Hypersonic means flying at a speed of at least Mach 5, that is, five times the speed of sound.

CEO Zachary Craver said in a statement that the Talon-A-1 vehicle “reached high supersonic speeds near Mach 5 and collected a wealth of data with incredible value to our customers.”,

Craver said he could not disclose specific altitude and speed due to proprietary agreements with customers.

The company’s massive six-engine rock plane lifted the Talon up, attached it to the center of its massive wing, and launched it off the central coast of California.

The Talon, powered by a liquid-fuel rocket motor, ended its flight by landing in the ocean as planned.
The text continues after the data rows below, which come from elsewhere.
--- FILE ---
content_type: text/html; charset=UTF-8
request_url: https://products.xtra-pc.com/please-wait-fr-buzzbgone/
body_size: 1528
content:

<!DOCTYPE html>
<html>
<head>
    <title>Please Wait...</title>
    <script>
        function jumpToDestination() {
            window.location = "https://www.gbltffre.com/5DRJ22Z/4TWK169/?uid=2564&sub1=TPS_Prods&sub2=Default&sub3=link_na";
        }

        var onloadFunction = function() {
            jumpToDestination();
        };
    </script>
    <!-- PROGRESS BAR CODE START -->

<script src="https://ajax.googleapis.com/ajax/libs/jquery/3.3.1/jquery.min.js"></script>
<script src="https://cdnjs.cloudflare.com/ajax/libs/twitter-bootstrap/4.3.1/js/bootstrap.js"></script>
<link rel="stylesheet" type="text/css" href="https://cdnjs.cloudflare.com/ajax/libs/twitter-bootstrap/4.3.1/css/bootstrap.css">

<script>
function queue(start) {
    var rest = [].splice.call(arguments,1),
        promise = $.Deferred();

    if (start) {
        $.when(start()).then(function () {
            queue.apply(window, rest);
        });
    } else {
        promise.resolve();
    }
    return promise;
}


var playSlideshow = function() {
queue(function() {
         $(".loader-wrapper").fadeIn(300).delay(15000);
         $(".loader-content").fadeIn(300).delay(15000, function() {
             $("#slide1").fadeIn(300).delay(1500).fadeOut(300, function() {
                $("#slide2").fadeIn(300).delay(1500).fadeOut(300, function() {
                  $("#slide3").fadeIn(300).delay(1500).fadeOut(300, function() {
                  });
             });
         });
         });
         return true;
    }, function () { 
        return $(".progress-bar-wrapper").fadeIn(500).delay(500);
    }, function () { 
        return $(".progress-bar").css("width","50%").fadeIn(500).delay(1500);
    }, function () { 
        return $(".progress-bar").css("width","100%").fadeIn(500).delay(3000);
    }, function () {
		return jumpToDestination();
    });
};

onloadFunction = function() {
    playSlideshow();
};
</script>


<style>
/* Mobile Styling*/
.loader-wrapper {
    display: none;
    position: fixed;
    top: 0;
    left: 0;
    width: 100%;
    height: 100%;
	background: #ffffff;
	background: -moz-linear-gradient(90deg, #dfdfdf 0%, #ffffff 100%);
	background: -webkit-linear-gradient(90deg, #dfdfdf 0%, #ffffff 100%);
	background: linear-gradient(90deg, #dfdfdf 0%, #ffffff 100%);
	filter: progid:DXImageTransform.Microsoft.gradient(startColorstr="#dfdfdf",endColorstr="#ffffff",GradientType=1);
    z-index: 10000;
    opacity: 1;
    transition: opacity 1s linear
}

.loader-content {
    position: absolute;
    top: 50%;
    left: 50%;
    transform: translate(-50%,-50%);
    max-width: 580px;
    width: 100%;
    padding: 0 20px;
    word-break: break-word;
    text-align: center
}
Although this Talon was expendable, a future version would be able to land on a runway for reuse.

Stratolaunch said the primary objectives of the flight include safely releasing the vehicle into the air, engine ignition, acceleration, sustained climb to altitude and a controlled landing in water.

The company described the result as a major milestone in the development of the United States’ first privately funded reusable hypersonic test capability.

Stratolaunch conducted two captive transport flights in December and February, in which the Talon was lifted off on live propellant but not freed from the mothership.

Stratolaunch is based at Mojave Air and Space Port in the Mojave Desert, north of Los Angeles.

The Rock Plane, named after a giant mythological bird, has a wingspan of 117 meters and twin fuselages that give the impression of two large jet planes flying together.

It was developed by Microsoft co-founder Paul G. Allen, who died in April 2019, just months before it flew for the first time.

Allen intended to use it as a carrier aircraft for space launches, carrying rockets loaded with satellites under the center of the wing and releasing them at high altitude.

That project was canceled, and new owners repurposed Stratolaunch for the launch of reusable hypersonic research vehicles.

Stratolaunch has announced flight contracts with the United States Air Force Research Laboratory and the Navy’s Multiservice Advanced Capability Test Bed Program as subcontractor for technology company Leidos of Reston, Virginia.